自分の変態行為を自覚し、真摯に受け止め、せめて、慎しみ深い変態であれ。おれはそう説法しているのだ。誰も聞く耳を持っちゃくれないが、まあそりゃそうでしょう。変態の言うことなんぞ誰が耳を貸すものかね。誰も耳を貸さないが、辻説法は続くのさ。おれはいかれた変態だ。なんか文句あるか。
支離滅裂だな。そうだ支離して滅裂させて支持を待つ。おれはそういう生き方しかできないんだ。因果なもんだよ。遅れてきた思春期だ。湧いてくる破壊衝動に抵抗するにはおれは歳をとりすぎた。なすがまま、あるがまま。ヴォエっとポエジーを吐き出すいんちきポエットだ。幾重にも張り巡らされたプライドが、まずおれ自身を傷つけ、そのあと言葉としてなり、知らない誰かさんを傷つけようとする。こんななまくらじゃ誰も傷つきゃしないだろうけど。いやわからんな。変態どもはとにかく打たれ弱かったりするからな。その貧弱な精神で、なにを成し遂げようというのだ? 自己実現……かな。近頃の変態はとにかくドリーミィ。マネークリップで札束留めているタフガイの方がまだ信用できるよな。自己実現、できるといいな。応援しているぜ。知らなかったか? おれはずっときみたちを応援しているんだ。応援のスタイルなんて人それぞれさ。知っておいて欲しいのは、チャントを一緒に歌わない応援スタイルもあるってこと。アホみたいに一体化するのはおれの流儀に反するんでね。スタジアムのどこかできみたちの成功を祈り、そして悪態をつくんだ。クソ野郎どもが。くたばりやがれ。
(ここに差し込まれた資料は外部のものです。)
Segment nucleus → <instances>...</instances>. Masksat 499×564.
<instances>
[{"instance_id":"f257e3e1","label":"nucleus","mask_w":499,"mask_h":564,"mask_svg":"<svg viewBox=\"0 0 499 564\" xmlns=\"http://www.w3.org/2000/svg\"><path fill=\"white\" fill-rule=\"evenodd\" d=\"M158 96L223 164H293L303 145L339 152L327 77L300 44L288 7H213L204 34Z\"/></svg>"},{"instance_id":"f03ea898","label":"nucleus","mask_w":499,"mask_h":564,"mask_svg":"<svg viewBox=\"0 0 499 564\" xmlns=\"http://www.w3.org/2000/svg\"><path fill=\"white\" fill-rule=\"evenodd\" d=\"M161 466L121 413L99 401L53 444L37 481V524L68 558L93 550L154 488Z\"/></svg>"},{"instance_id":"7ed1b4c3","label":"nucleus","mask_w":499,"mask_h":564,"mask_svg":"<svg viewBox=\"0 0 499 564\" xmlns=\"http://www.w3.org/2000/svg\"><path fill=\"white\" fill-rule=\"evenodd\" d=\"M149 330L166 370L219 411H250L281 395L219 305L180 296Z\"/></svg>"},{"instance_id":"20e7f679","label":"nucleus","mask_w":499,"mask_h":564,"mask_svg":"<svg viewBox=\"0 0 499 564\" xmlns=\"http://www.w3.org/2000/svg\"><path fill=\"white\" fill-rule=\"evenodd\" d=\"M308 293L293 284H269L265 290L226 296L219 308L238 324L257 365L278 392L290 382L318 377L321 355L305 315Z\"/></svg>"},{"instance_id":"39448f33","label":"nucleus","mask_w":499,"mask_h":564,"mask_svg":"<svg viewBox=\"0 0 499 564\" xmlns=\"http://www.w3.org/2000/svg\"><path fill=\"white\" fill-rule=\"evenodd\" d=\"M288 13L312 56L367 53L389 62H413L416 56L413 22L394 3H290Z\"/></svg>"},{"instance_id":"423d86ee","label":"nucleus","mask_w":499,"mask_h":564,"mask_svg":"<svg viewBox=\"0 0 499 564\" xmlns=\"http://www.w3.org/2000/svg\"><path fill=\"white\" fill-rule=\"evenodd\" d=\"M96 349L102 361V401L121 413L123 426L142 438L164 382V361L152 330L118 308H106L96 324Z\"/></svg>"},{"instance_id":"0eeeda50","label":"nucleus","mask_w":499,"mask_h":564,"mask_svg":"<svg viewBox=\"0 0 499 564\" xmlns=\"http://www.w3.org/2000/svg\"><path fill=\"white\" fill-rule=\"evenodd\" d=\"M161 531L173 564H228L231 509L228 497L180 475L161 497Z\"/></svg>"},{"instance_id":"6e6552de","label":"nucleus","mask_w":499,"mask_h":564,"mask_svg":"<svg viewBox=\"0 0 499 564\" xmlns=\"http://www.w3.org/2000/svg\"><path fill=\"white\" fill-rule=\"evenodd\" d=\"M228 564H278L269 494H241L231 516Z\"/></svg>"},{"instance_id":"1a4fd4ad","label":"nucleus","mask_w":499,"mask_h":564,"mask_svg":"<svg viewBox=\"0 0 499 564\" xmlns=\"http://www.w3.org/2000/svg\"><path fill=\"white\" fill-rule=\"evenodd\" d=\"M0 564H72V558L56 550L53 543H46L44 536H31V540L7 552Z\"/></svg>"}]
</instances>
なんてことをついつい書いてしまうから、誤解を生んでしまう。けれども、おれはそれを我慢できない。暴言が巡る冒険の行方に興味津々なんだ。汚い言葉は本当によくないものなのか? では汚い言葉が身体に染みついたおれはよくない存在なのか? なあ、おれを必要以上に悩ませないでくれよ。疑問にも思ってもいないことを、疑問文として書いて、一体なにがしたいんだ。それがわかれば文章なんて書いていないんだよ。さっぱりわからない。どうしたらいい?
クエスチョンを投げかければいいってわけじゃない。そんなことはわかりきっているんだけど、クエスチョンマークで締めるとなんとなくイイ感じに見えるだろう。それが文章のテクニックってやつだ。おれの技術は全部なんとなくでできているんだ。凄いだろう。現象を感覚でしか捉えられない。それを無理に文章にしようとするから、わけのわからないものになっちまう。じゃあ、もう詩人になるべきだな! 詩を書いてみると、単なることばのパズルもじぴったん、それか、負け犬の泣き言にしか見えない軟弱な代物ができてしまうんだよ。センチメンタルなんておれが一番嫌って止まないものだぜ。死ね、くたばれ、センチメンタル。本当に詩ってわけがわからないよ。でもなんとなくわかってきたこともある。詩と称する言葉の群れは、99.9パーセントがクソってことだ。わからない、と言うか、無いんだ。本物が無いんだよ。
詩ってさ、素面で書ける代物じゃないよな。昔は違ったかもわからんよ。でも現代詩ってのはそうだ。仕事帰りの電車の中でちょっと詩を……なんて作り方で詩ができるわけがない。降りる駅を気にしながら詩が書けるなんて思うなよ。文法とかおもしろとかテクニックとか、そういうものを全てぶっ飛ばして書くのが、詩じゃないのか。だから詩を書くには精神を特別な状態に仕立て上げる必要があるのよ。それは酒やドラッグの酔いとも違う、どっちかと言うと瞑想に近い精神状態なのではないかな。だからもうさ、本当に詩が書けるやつなんて社会生活を営めるはずがないんだよ。狭っ苦しい社会通念みたいなものから、自分を切り離さないといけないんだから。おれには無理だね。おれは常識人だから。悲しいくらいに常識のかたまりよ。PTA会長だって務まるくらいだ。町内の自治会役員だしな。そう。このあたりは自治会があるのよ。変なの。結構な都会なのに。でもさいたまだし。では最後に一曲聴いてお別れです。さいたまんぞうで、なぜか埼玉。お相手は阿部千代でした。